MATERIAL TO PROCESS

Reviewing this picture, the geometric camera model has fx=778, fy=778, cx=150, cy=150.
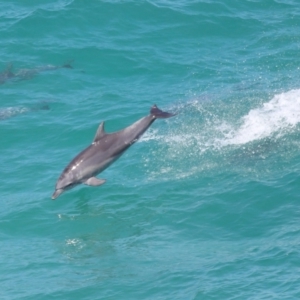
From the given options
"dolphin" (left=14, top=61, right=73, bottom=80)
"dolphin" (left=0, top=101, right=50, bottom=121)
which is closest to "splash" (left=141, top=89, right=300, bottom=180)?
"dolphin" (left=0, top=101, right=50, bottom=121)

PROMPT
Can you give these lines again with "closest" swapped for "nearest", leaving everything else unchanged and the pictures out?

EXERCISE RESPONSE
Reviewing this picture, the geometric camera model has fx=778, fy=778, cx=150, cy=150.
From the given options
"dolphin" (left=14, top=61, right=73, bottom=80)
"dolphin" (left=0, top=101, right=50, bottom=121)
which is nearest to "splash" (left=141, top=89, right=300, bottom=180)?
"dolphin" (left=0, top=101, right=50, bottom=121)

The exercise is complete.